Whether or not San Diego is sufficiently business friendly has been a debate fostered over the past year by those who derive sizable funding from the city's so-called entrepreneurial and developer classes.
“I felt like San Diego didn’t want us,” internet maven Reid Carr was quoted as saying last month on Voice of San Diego, an online nonprofit news and opinion venture funded by billionaire Qualcomm founder Irwin Jacobs. Carr is on the Voice of San Diego's board.
Another self-styled business advocate and a member of the Voice’s board is Eugene “Mitch” Mitchell, vice president of California government affairs for San Diego Gas & Electric and Southern California Gas Co., owned by utility giant Sempra Energy.

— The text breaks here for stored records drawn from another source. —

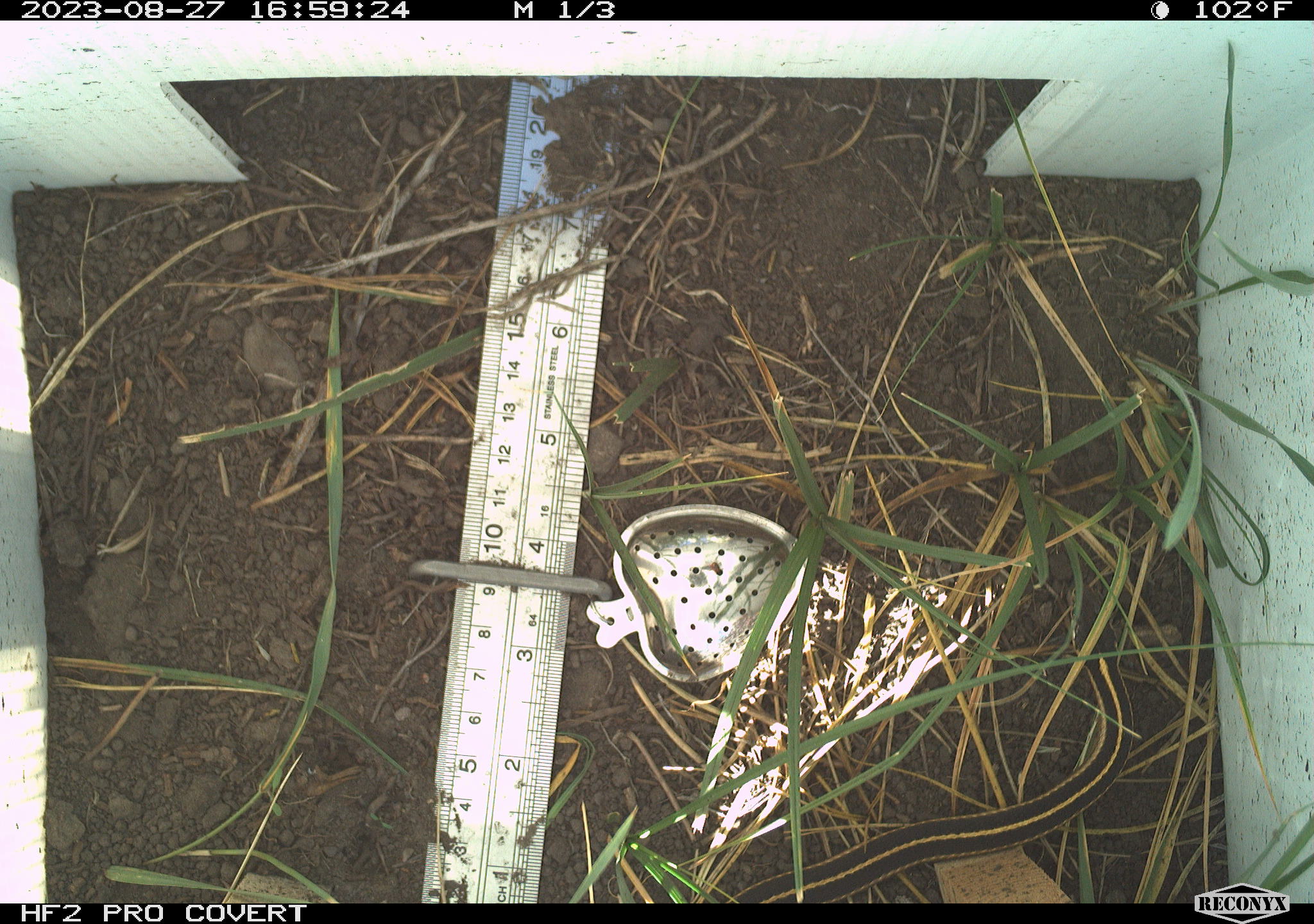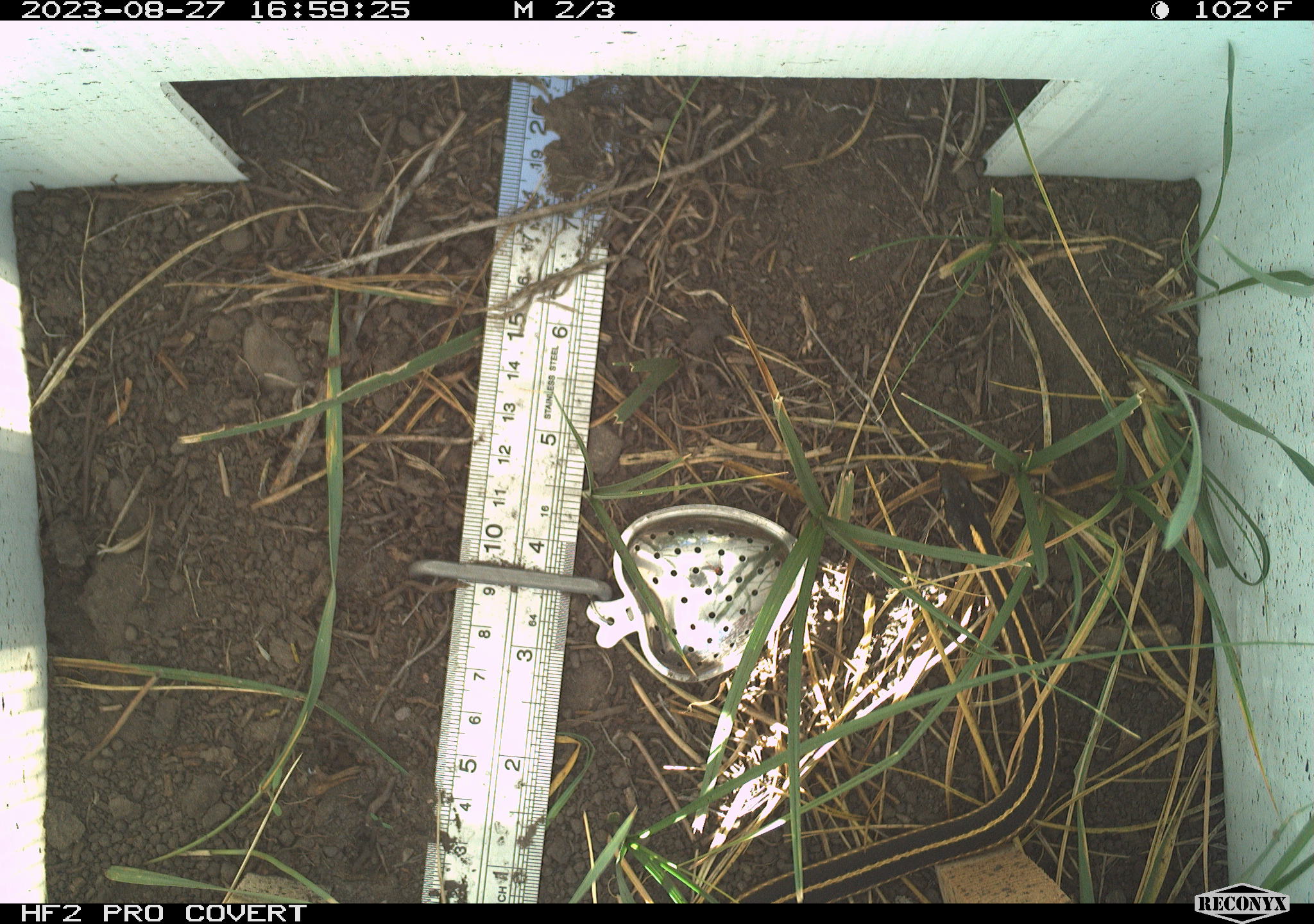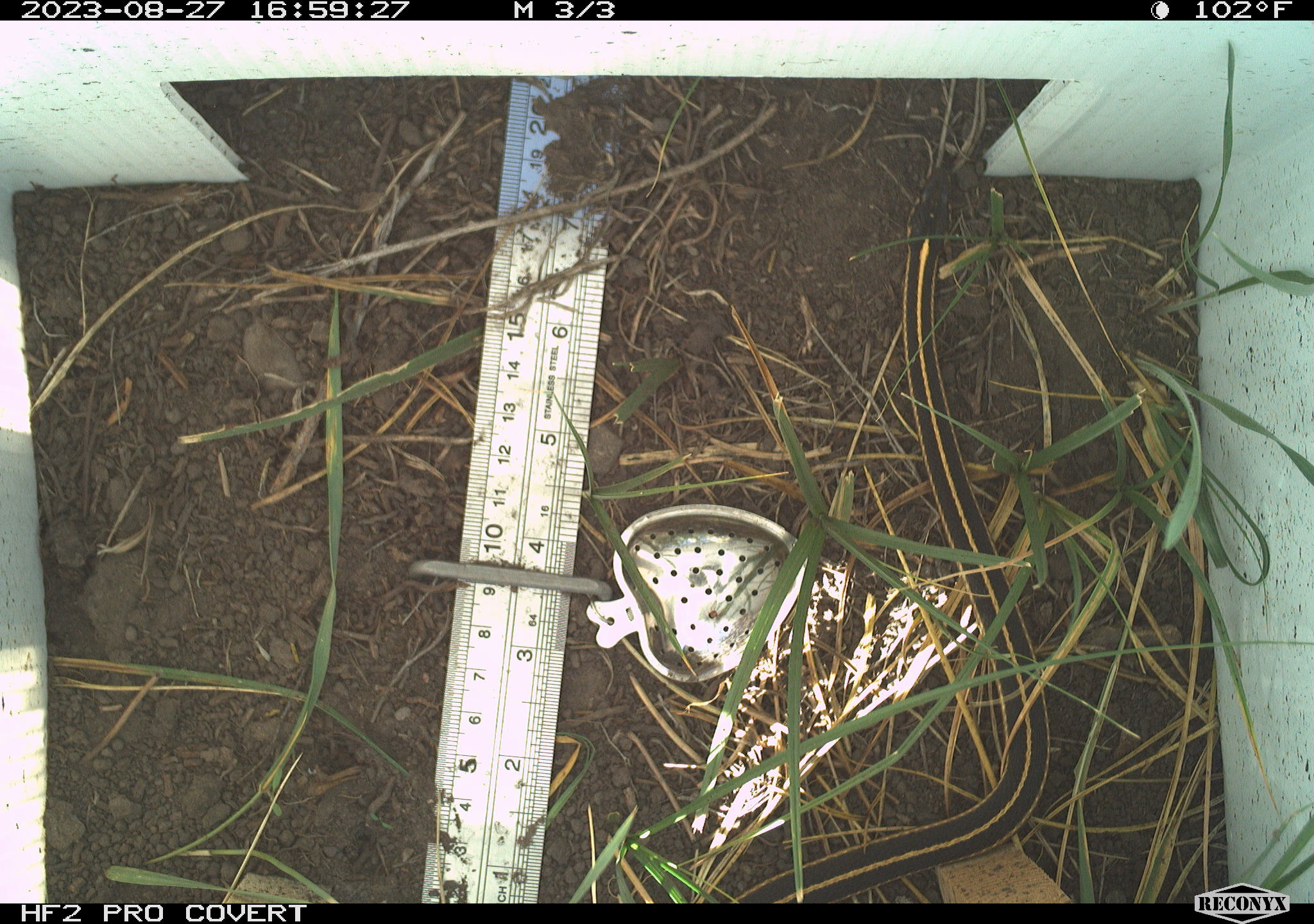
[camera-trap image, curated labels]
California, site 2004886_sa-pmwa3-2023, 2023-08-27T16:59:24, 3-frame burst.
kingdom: Animalia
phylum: Chordata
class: Reptilia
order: Squamata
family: Colubridae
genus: Thamnophis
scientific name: Thamnophis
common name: american gartersnakes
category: thamnophis species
Thamnophis species (american gartersnakes) (Thamnophis).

Before that career, Mitchell had been vice president of public policy and communications at the San Diego Regional Chamber of Commerce, where he worked “to develop a public policy agenda that is favorable to the business climate and standard of living in San Diego," according to a write-up on SDG&E's website.
As previously reported, Sempra and its employees spent big to get Republican mayor Kevin Faulconer and council Republicans elected last year, giving $10,000 to an outfit called New Majority San Diego.
"The Chapter is comprised of San Diego's top business leaders, from various industries, who are highly involved in local, state and federal politics," according to the group's website.
The utility company's Francisco J. Urtasun threw a Faulconer fundraiser last January 8 that netted $8625. Sempra also kicked in $25,000 to the chamber of commerce’s PAC after Faulconer was elected. Democrats weren't left entirely out in the cold. On March 3, Sempra gave the county party $5000 and came up with another $2000 on May 1.
Now comes yet another heavy hitter — named "Citizens for a Business Friendly San Diego” — ostensibly concerned about the local business climate with a new political committee.
According to a December 30 disclosure filing with the city clerk's office, Los Angeles–based Kilroy Realty, L.P. has set up the operation to "support candidates to foster San Diego business investment."
As reported here last month, Kilroy is in the midst of a high-stakes fight over One Paseo, a big commercial and housing development in Carmel Valley seeking city council approval.
The developer is fielding a phalanx of high-dollar influence-peddlers, spending a total of $62,000 in the third quarter of 2014, according to the firm's lobbying disclosure report filed with the city clerk. Since 2010, the company and its employees have given more than $30,000 to city candidates.
Judging by the formation of the firm's new committee, more is likely on the way.